| Problems and tasks |
(1) In the text on NVIDIA at CES, in which city is the Consumer Electronics Show held?
(2) Decide whether each statement agrees with the text on NVIDIA at CES. Answer yes or no and quote the deciding words from the text. (a) Jensen Huang is NVIDIA's chief executive officer. (b) The VanEck Vectors Semiconductor ETF is listed under the ticker SOXY. (c) The announcements at CES covered only software.
(3) Continue the text on NVIDIA at CES from its last sentence.

| Text under study |
== Segment start ==

Several AI-centric announcements by NVIDIA at the Consumer Electronics Show (CES) in Las Vegas will further drive the stock higher. Investors seeking to capitalize on the growth story could invest in ETFs having the largest allocation to the AI chipmaker. These include Strive U.S. Semiconductor ETF SHOC, Columbia Semiconductor and Technology ETF SEMI, VanEck Vectors Semiconductor ETF SMH, YieldMax Target 12 Semiconductor Option Income ETF SOXY and VanEck Fabless Semiconductor ETF SMHX.

AI Launches at CES

At CES, NVIDIA’s chief executive officer Jensen Huang announced a raft of new chips, software and services, aiming to stay at the forefront of artificial intelligence computing.

== Segment end ==

| Source material |

== Segment start ==

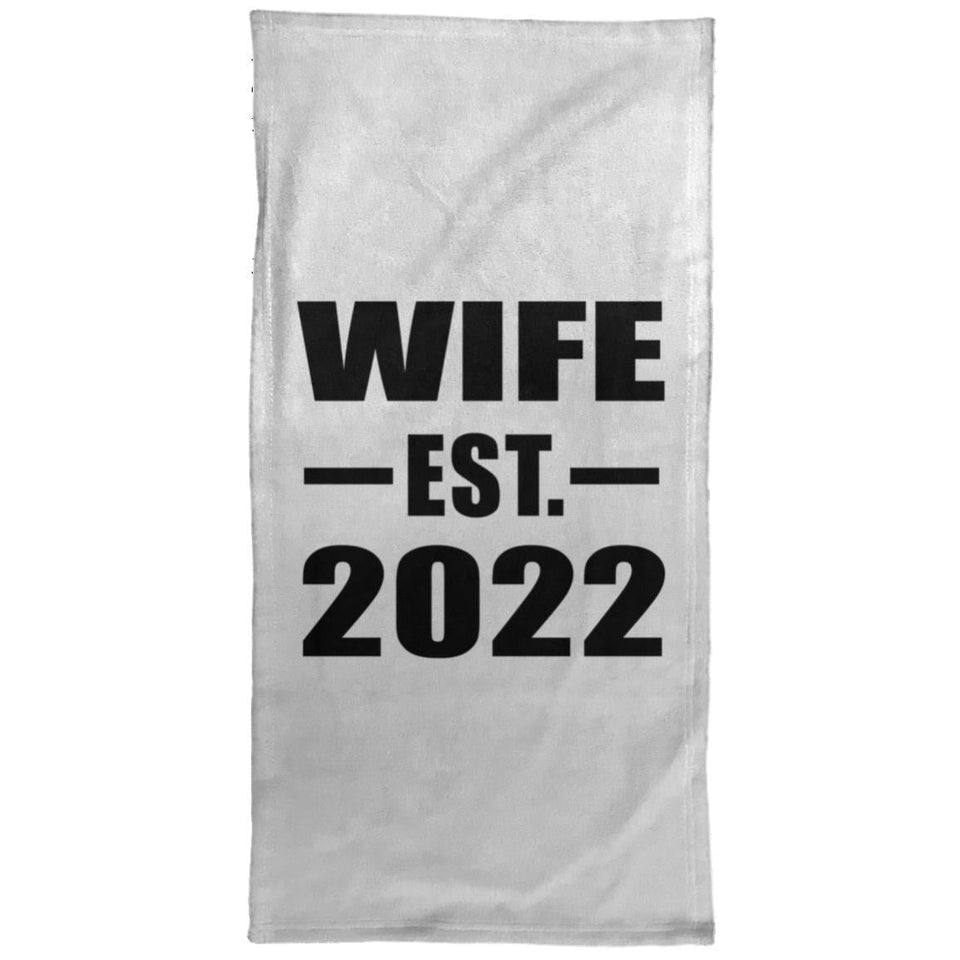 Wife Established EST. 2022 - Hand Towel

== Segment end ==
== Segment start ==

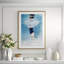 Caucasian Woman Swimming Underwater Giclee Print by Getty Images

== Segment end ==
== Segment start ==

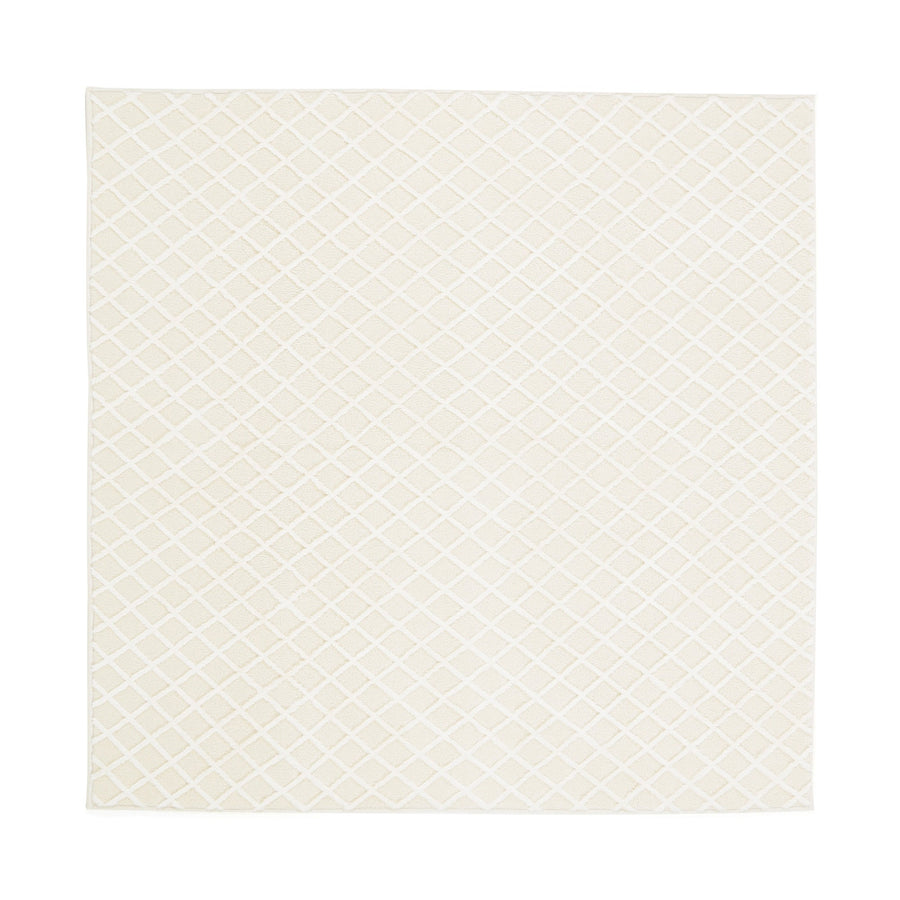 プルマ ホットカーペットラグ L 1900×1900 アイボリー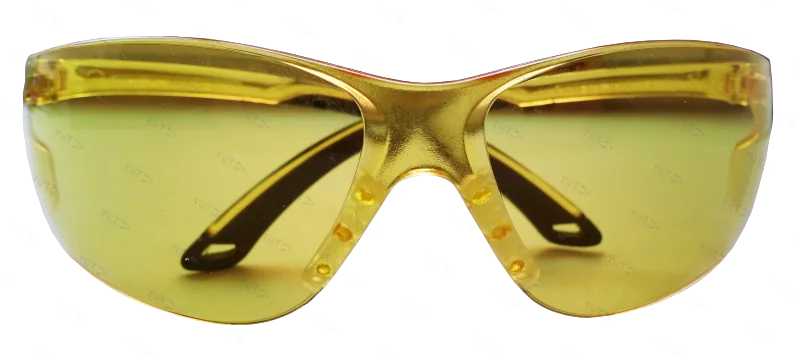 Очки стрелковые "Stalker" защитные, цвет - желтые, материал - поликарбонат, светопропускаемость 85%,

== Segment end ==

| Task-by-task outputs |
(1) Las Vegas.

(2)
(a) Yes: "NVIDIA’s chief executive officer Jensen Huang"
(b) No: "VanEck Vectors Semiconductor ETF SMH"
(c) No: "a raft of new chips, software and services"

(3)
Huang debuted the latest generation of graphics processors for desktop and laptop gaming systems, dubbed the GeForce RTX 50 Series. The series includes RTX 5090, RTX 5080, RTX 5070 Ti and RTX 5070. The flagship RTX 5090 and RTX 5080 models will be available later this month for $1,999 and $999, respectively. RTX 5070, costing $549 and RTX 5070 Ti, costing $749, will debut in February. This is the first time that NVIDIA has released a titanium edition card (read: Palantir vs. NVIDIA ETFs: Better AI Plays for 2025?). 

Huang said AI is moving from the current generative AI phase to an "agentic AI" phase where software and devices work on behalf of users. The logical progression for agentic AI is to move from software agents to autonomous machines or physical AI operating in the real world. At CES 2025, the AI chip leader launched NVIDIA Cosmos, a computing platform for accelerating physical AI development. Cosmos offers world foundation models to help developers make next-generation autonomous vehicles and robots.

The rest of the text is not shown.